* _Data section_:
-----

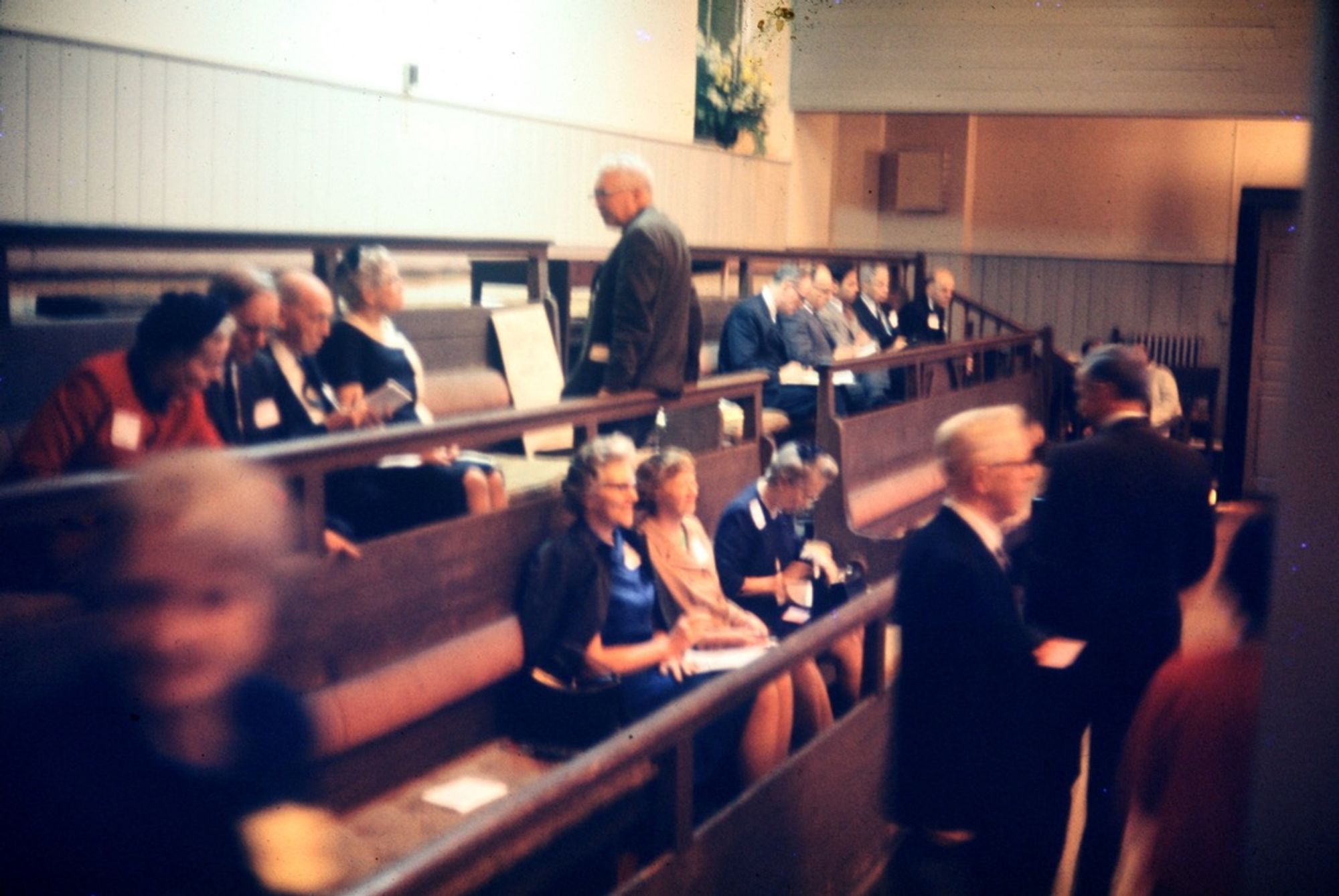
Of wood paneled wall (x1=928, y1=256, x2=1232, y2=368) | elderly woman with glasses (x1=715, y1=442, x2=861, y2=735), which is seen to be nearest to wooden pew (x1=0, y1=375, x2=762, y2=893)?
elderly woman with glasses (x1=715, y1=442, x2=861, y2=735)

-----

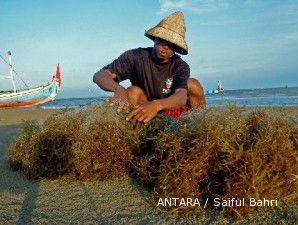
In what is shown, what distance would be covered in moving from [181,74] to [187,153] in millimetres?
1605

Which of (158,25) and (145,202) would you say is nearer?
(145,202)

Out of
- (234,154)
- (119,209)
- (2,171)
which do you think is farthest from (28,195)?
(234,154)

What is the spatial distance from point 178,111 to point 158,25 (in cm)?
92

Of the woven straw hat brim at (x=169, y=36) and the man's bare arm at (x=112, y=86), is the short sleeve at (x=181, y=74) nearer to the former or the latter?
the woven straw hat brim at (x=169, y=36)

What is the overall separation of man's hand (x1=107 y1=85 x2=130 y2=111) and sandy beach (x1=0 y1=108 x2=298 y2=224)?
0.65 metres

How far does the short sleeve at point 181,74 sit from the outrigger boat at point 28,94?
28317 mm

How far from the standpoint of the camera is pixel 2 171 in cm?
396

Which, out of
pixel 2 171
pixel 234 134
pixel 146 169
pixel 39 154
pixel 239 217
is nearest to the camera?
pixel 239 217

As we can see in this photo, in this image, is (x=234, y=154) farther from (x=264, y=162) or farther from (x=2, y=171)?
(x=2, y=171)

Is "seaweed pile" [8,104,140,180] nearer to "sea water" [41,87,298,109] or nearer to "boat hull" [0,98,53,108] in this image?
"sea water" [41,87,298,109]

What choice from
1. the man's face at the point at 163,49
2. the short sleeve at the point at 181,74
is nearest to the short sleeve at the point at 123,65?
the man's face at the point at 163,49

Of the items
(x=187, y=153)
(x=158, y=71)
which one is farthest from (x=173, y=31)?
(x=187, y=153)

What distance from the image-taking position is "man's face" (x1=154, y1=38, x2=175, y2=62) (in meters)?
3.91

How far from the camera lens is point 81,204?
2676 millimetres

-----

Reproduce the part of the data that opens with the line containing "in this image?" and closes with the line containing "2676 millimetres", substituting "kelp heap" for "seaweed pile" and leaving everything else unchanged.

* _Result below_:
Is "kelp heap" [8,104,140,180] nearer to "sea water" [41,87,298,109] or nearer to "boat hull" [0,98,53,108] in this image?
"sea water" [41,87,298,109]

What choice from
1. the man's face at the point at 163,49
2. the short sleeve at the point at 181,74
is nearest to the short sleeve at the point at 123,65?
the man's face at the point at 163,49

Of the items
(x=187, y=153)
(x=158, y=71)
which one is farthest from (x=173, y=31)?
(x=187, y=153)

What distance from the image-taking position is "man's face" (x1=154, y1=38, x2=175, y2=62) (in meters)?
3.91

How far from the camera lens is point 81,204?
2676 millimetres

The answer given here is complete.